Yet another approach, currently used in analyzers available under the trademark "Ektachem 700" analyzers from Eastman Kodak Company, is to provide two separate storage areas of cartridges. In one area, those that prefer to be stored under dry conditions have a desiccant stored with them. This is the only humidity control, that is, it removes moisture only, and does so passively. In the other storage area, cartridges are placed that prefer a higher degree of relative humidity, and a salt pad capable of adding or removing moisture within a range is present. In this other area, the addition of moisture is passive only--there is no attempt to make the air in the storage area more uniform in content.
Although such a system has provided control of the relative humidity, there have been instances in which better and more rapid control was needed. For example, test elements and cartridges stored with only a desiccant present can become too dry when used in, e.g., desert conditions. The problem with the storage atmosphere being too dry is that it induces reduced storage life.

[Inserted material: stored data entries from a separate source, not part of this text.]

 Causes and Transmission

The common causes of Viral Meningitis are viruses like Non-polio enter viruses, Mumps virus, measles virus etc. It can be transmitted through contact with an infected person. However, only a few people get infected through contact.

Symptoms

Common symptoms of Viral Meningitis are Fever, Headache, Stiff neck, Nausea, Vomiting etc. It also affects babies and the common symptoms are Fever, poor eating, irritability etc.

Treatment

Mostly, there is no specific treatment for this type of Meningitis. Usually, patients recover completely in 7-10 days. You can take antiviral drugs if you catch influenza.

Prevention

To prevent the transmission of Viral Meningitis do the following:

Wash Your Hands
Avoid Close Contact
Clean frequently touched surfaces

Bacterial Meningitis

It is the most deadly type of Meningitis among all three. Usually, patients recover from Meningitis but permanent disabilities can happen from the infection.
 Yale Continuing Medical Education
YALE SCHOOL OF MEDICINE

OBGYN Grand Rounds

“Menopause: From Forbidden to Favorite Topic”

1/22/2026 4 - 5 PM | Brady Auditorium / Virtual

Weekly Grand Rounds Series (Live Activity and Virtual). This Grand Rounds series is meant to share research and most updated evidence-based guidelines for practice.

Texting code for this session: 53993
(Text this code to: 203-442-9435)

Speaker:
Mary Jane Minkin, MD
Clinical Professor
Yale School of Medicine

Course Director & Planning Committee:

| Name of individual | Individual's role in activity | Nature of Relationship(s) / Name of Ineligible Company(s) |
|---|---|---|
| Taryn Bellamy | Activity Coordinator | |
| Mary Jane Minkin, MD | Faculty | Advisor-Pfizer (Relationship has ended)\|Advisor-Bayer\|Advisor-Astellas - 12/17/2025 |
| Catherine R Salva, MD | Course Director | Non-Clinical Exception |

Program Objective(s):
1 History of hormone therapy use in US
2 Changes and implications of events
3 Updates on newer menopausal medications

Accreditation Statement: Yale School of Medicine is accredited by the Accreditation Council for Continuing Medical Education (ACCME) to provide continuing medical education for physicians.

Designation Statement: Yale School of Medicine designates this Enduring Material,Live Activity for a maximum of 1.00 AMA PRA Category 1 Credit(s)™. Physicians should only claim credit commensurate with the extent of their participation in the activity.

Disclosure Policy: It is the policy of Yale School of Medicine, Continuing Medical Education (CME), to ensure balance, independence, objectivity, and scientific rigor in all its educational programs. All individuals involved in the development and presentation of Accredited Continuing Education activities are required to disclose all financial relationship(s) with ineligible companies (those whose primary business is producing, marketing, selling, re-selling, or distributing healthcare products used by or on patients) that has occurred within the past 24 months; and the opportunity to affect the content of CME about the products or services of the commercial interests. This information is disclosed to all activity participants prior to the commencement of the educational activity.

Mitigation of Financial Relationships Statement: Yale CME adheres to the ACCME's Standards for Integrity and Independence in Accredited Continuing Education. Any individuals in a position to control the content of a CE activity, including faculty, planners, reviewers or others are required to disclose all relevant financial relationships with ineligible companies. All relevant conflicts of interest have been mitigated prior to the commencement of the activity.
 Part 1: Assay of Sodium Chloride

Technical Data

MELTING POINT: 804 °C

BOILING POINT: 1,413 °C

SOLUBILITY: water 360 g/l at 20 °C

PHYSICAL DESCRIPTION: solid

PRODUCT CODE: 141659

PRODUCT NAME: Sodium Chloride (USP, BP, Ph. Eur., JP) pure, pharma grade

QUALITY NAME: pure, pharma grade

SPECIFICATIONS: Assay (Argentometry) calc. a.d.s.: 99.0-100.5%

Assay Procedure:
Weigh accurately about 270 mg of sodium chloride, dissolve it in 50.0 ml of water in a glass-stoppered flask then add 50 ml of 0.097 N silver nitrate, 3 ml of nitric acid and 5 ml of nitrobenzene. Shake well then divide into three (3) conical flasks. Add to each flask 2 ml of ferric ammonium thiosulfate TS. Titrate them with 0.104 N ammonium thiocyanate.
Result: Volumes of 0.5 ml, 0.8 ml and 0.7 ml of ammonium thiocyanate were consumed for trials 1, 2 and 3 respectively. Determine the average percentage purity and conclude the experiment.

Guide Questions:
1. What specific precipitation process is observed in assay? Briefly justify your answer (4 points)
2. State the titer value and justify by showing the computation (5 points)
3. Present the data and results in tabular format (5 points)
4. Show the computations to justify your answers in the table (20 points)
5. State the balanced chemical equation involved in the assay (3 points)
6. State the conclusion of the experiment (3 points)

Thus, it has been discovered that conditions can be experienced in which both water addition and deletion are required, alternately, to the atmosphere of the storage area, over a period of time. Merely storing a drying means or a wetting means in a cartridge or its storage area does not permit a rapid opposite change in the relative humidity in such a cartridge, particularly when such means are passive only, as defined herein.
Accordingly, it has been a problem prior to this invention that the storage area or supplying means for slide like test elements has not been able to provide the proper relative humidity for storage that each kind of test element needs. A further problem is that control of such relative humidity has been cumbersome.